Our literature search results showed few similar published cases which describe ectopic pregnancy post IVF treatment in patients. Most recently in July 2022, Liu et al reported a heterotopic pregnancy at the left ovarian ligament post IVF and embryo transfer (IVF-ET) after bilateral salpingectomy.13

A literature review in 2020 by Zhenbo OuTang et al reviewed 19 cases of ectopic pregnancies post bilateral salpingectomy at various sites including tubal stump, abdominal cavity, ovary, retroperitoneum and uterine cornua, however all the cases described were post IVF-ET, making IVF a considerable risk factor for ectopics post bilateral salpingectomy.14 A systematic review done up to 2020, revealed only 4 out of 39 cases of spontaneous intrauterine pregnancies post total bilateral salpingo-oophorectomies performed for indications other than permanent contraception.5 In 2022, Zhang et al attributed the presence of a fallopian tube stump alongside a uterine cornual fistula to be the main cause of an ectopic pregnancy post IVF-ET treatment.15 Another rare case of spontaneous intrauterine pregnancy post bilateral salpingectomy was reported in 2004 by Bollapragada et al which suggested a patent cornual end or a suspected fistulous tract to be the possible cause for the same.4

Our case is unique in that a 2nd ‘spontaneous’ ectopic pregnancy has developed at the left uterine cornua despite a bilateral salpingectomy done for previous ectopic pregnancies. Unlike the above mentioned cases, our patient did not undergo any IVF treatment that resulted in an ectopic pregnancy. Similarly, the hysterosalpingogram findings of our case could suggest the presence of a left patent uterine cornua and/or possible fistula formation as the cause for the recurrent spontaneous EP.

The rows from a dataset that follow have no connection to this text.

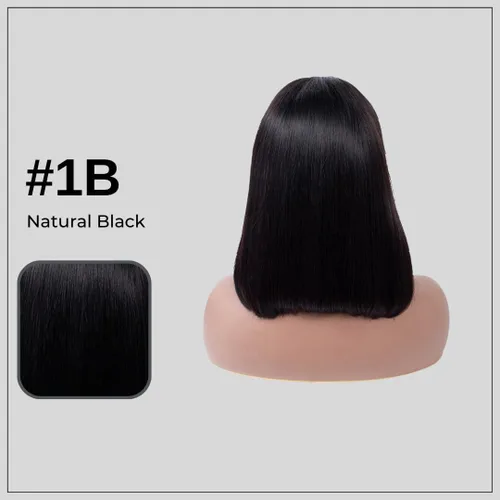 Vista 5 de ALHER Short Bob Wig Human Hair Small Cap Lace Front Wigs Straight, 13X4 Transparent Lace Frontal Wigs 180% Density for Women, Natural Color, Cap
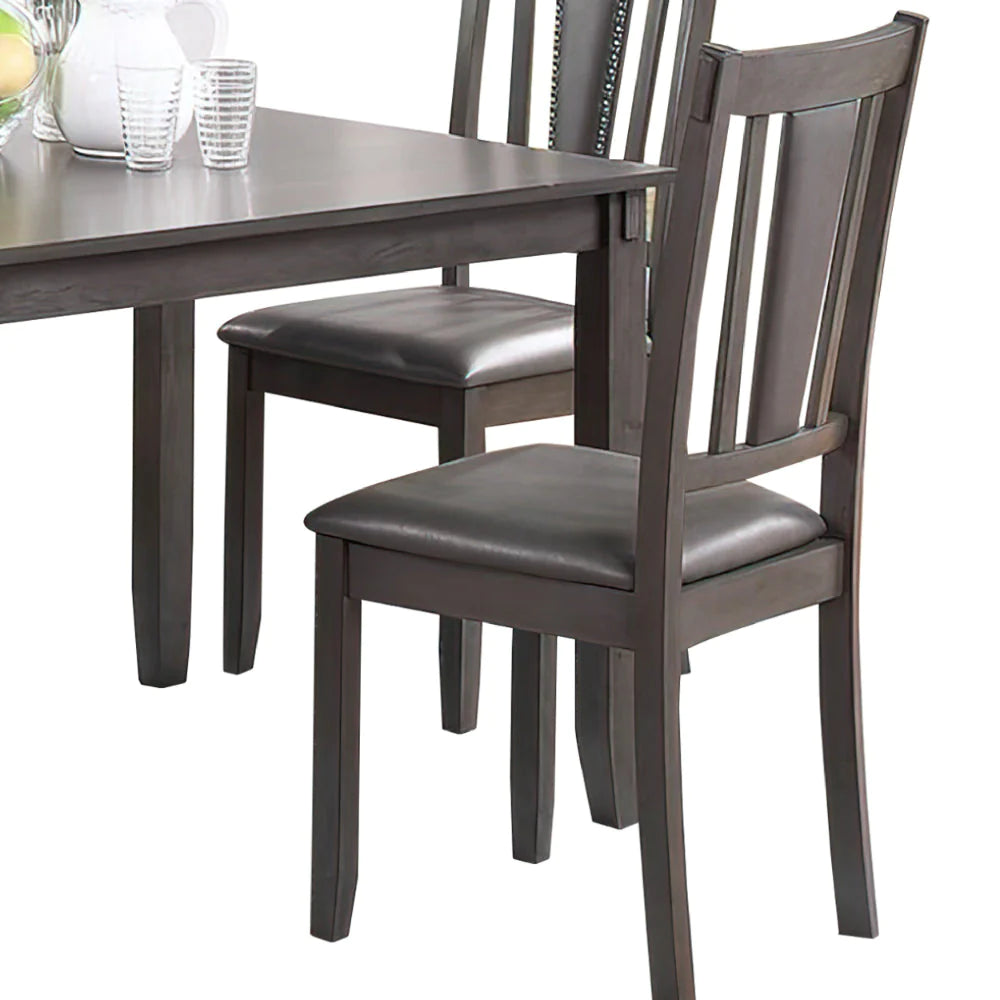 Modern 5 Piece Dining Set With Table, 4 Chairs, Cushioned, Gray And Brown - BM294283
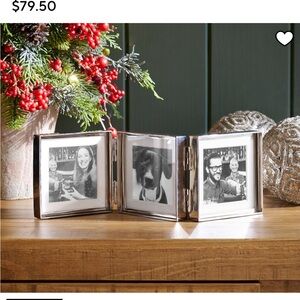 Pottery barn Stowe foldable photo frames  Silver Triple Photo Frame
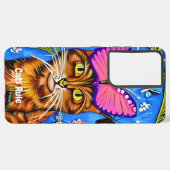 Whimsical Cat Samsung S21 Android Smart Phone Case Galaxy Hoesje (Linkerkant)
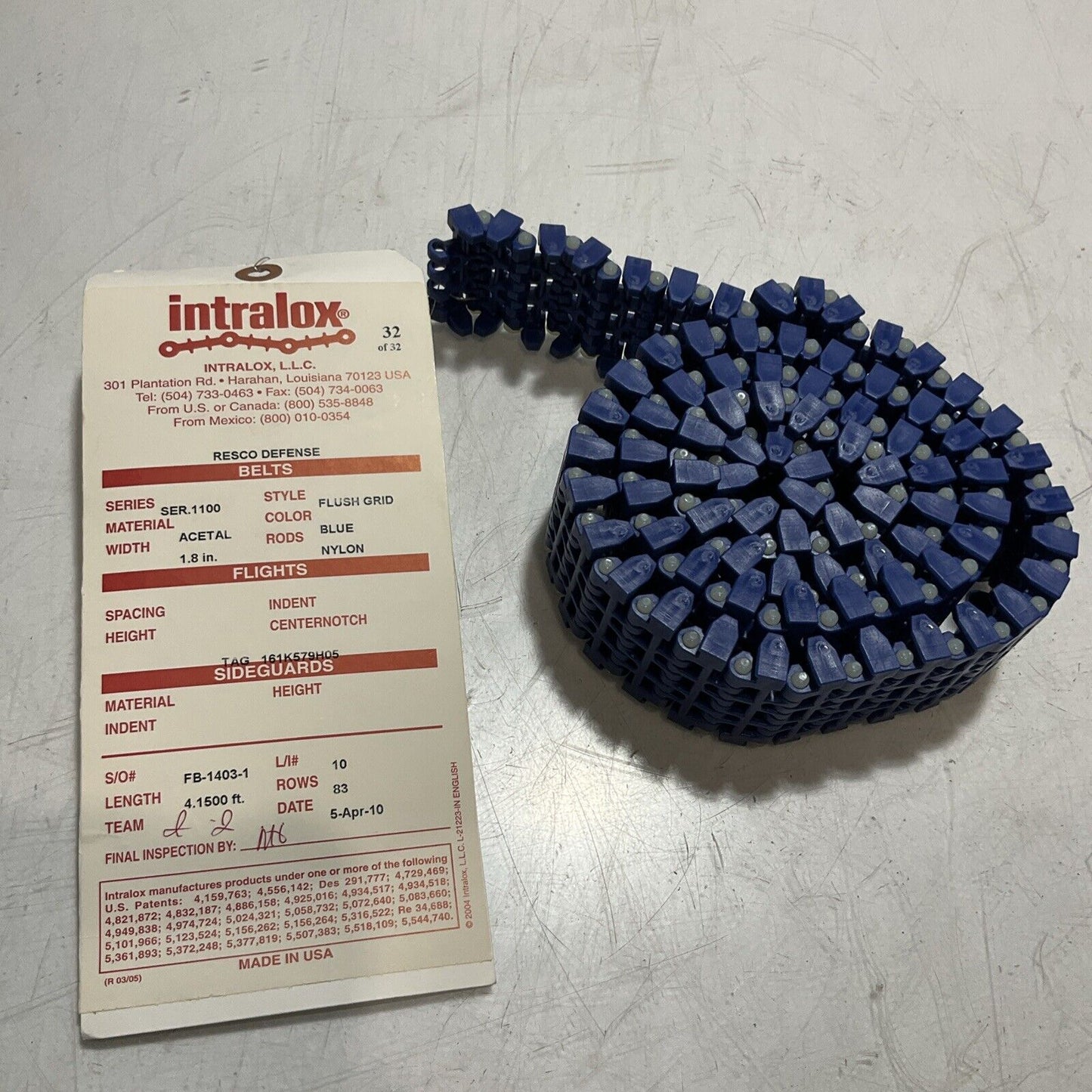 INTRALOX  SER 1100  BLUE FLUSH GRID BELT TABBED L=1262  LOT OF 2 U3S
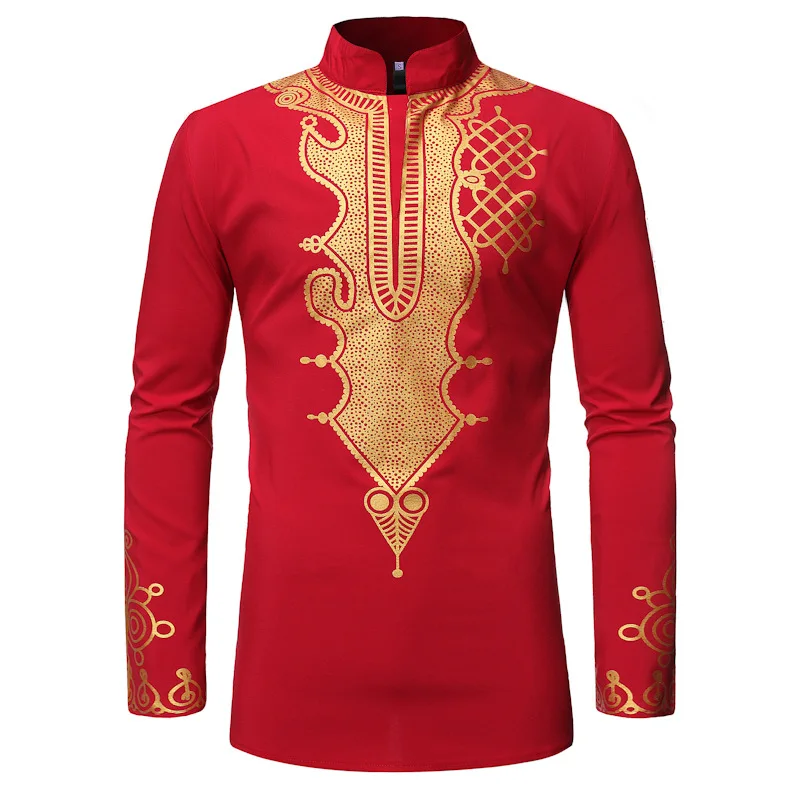 

Mens African Dashiki Print Dress Shirts 2024 Brand Long Sleeve Men African Clothing Hip Hop Streetwear Casual African Clothes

What this case reveals is that total prevention of recurrence of an ectopic pregnancy is difficult to attain due to the uncertain aetiology of its occurrence. Nonetheless, there are several ways in which its incidence can be reduced. During a salpingectomy, it is often advisable to leave out a long tubal stump to reduce the risk of bleeding but due to the given risk of a recurrent ectopic pregnancy, the length of the tubal segment should be minimised.10 Furthermore, sufficient diathermy of the proximal portion of the fallopian tube or its ligation might be used to decrease the risk of another implantation.16 Another measure is to conduct a hysterosalpingography to measure the patency of the fallopian tubes/stumps after a salpingectomy procedure.

Conclusion

The rate of occurrence of ectopic pregnancies following salpingectomies is unknown; yet they remain of clinical significance owing to high mortality rates.17 Clinicians should be aware of the risk factors and should also bear in mind that a salpingectomy does not fully exclude the diagnosis of an ectopic pregnancy.

Data Sharing Statement

All data underlying the results are available as part of the article and no additional source data are required.

Ethical Approval

Written consent was obtained from the patient for publishing this article and all accompanying images. Institutional ethical approval was not required to publish the case.

Disclosure

The authors declare no conflict of interests.